1. We start by collecting a base dataset in a certain domain. For example, collect definitions of all disases (e.g. from [NHS UK](https://www.nhs.uk/conditions/)). You can find a small sample dataset [here](https://github.com/CogStack/OpenGPT/blob/main/data/nhs_conditions_small_sample/original_data.csv).
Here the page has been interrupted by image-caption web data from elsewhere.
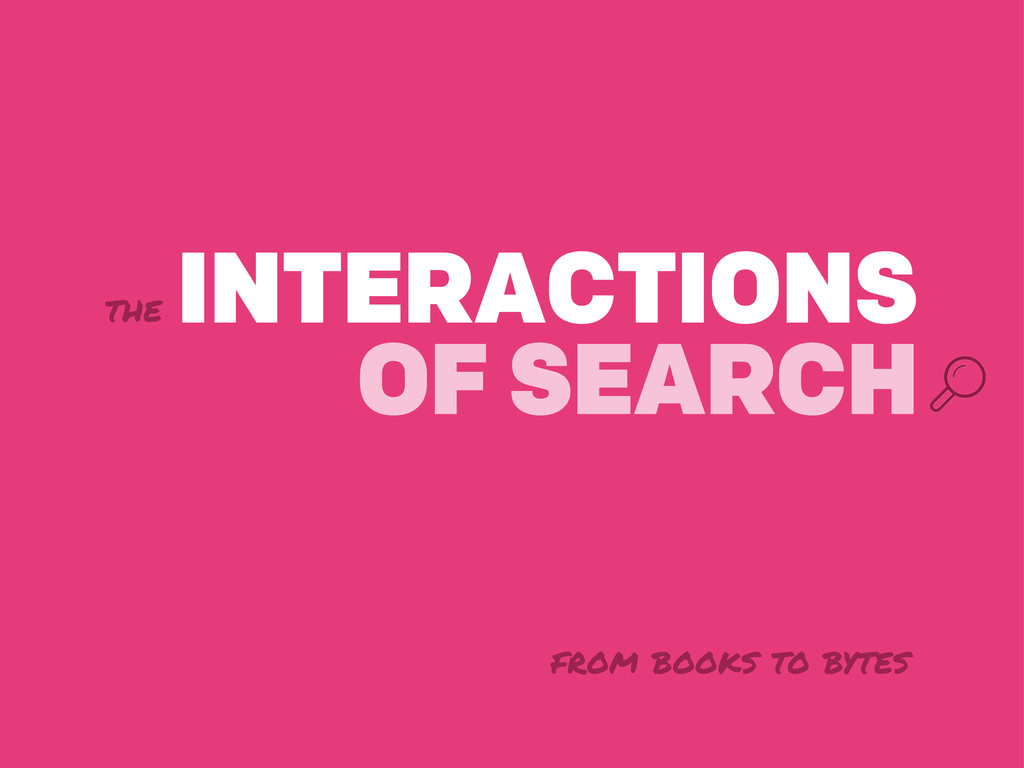 the INTERACTIONS OF SEARCH from books to bytes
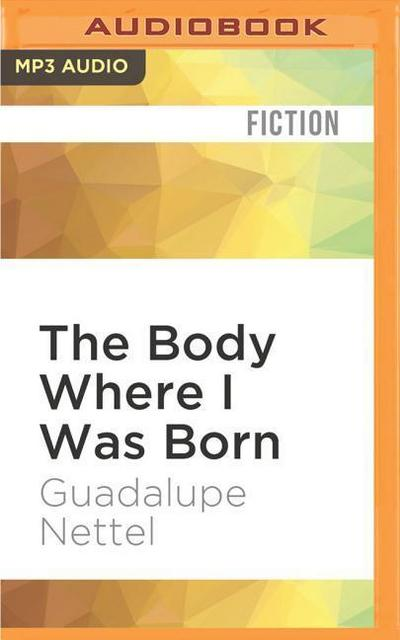 The Body Where I Was Born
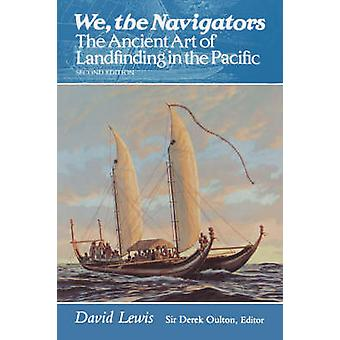 We - the Navigators - The Ancient Art of Landfinding in the Pacific (2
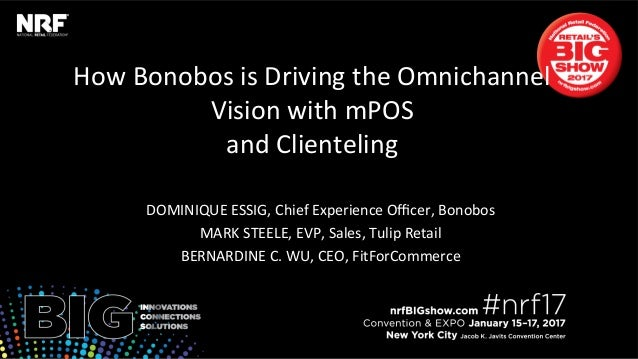 How	Bonobos	is	Driving	the	Omnichannel	 Vision	with	mPOS		 and	Clienteling	 	 DOMINIQUE	ESSIG,	Chief	Experience	Officer,	Bon...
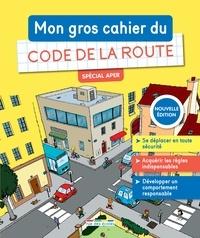 Frédéric Tessier et Sylvie Audelan-Talon - Mon gros cahier de Code de la route - Spécial APER.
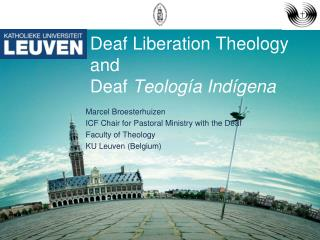 Deaf Liberation Theology and Deaf  Teología Indígena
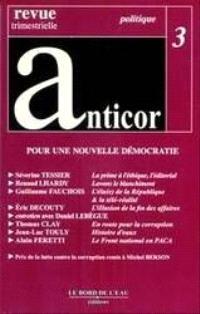 Anticor. n° 3, Pour une nouvelle démocratie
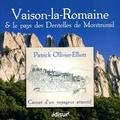 Patrick Ollivier-Elliott - Vaison-la-Romaine et le pays des Dentelles de Montmirail - Carnet d'un voyageur attentif.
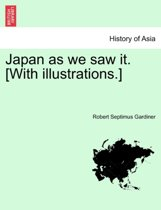 Japan as We Saw It. [With Illustrations.]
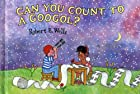 Can You Count to a Googol? by Robert E.…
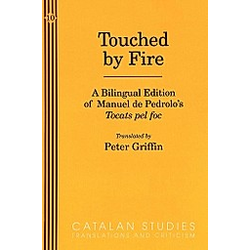 Touched by Fire. Manuel de Pedrolo  - Buch
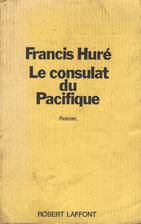 Le consulat du Pacifique by Francis Huré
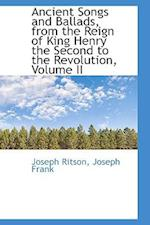 Ancient Songs and Ballads, from the Reign of King Henry the Second to the Revolution, Volume II af Joseph Ritson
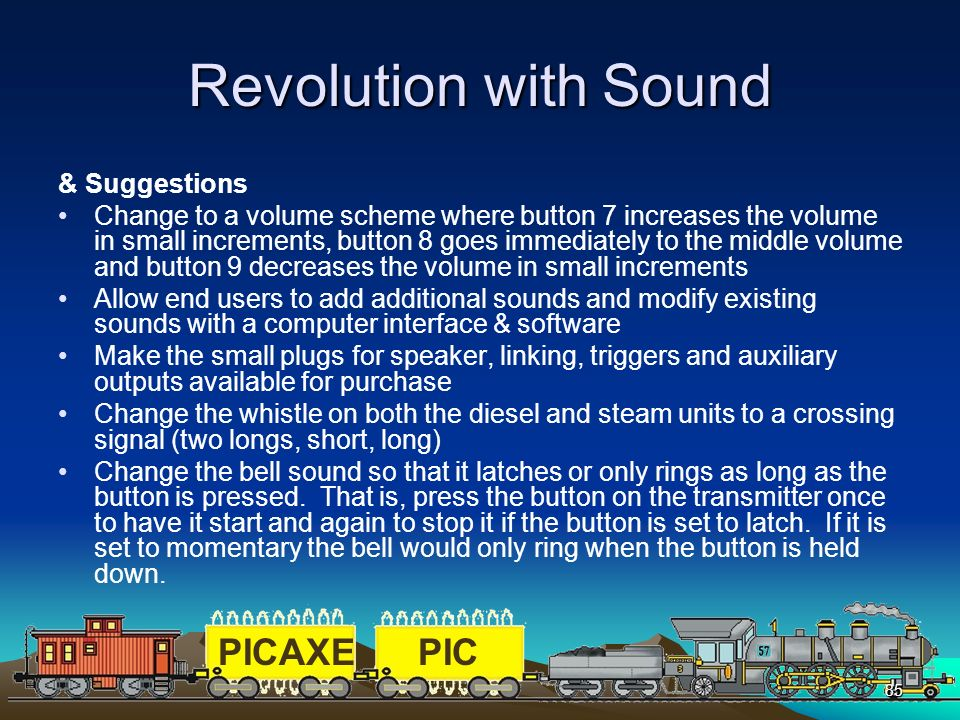 PICAXEPIC 85 Revolution with Sound & Suggestions Change to a volume scheme where button 7 increases the volume in small increments, button 8 goes imme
It is important that the collected dataset has a column named `text` where each row of the CSV has one disease definition.

2. Find a prompt matching your use case in the [prompt database](https://github.com/CogStack/OpenGPT/blob/main/data/prompts.json), or create a new prompt using the [Prompt Creation Notebook](https://github.com/CogStack/OpenGPT/blob/main/experiments/Prompt%20Creation.ipynb). A prompt will be used to generate tasks/solutions based on the `context` (the dataset collected in step 1.)
  - Edit the config file for dataset generation and add the appropirate promtps and datasets ([example config file](https://github.com/CogStack/OpenGPT/blob/main/configs/example_config_for_detaset_creation.yaml)).
  - Run the Dataset generation notebook ([link](https://github.com/CogStack/OpenGPT/blob/main/experiments/Dataset%20Generation.ipynb))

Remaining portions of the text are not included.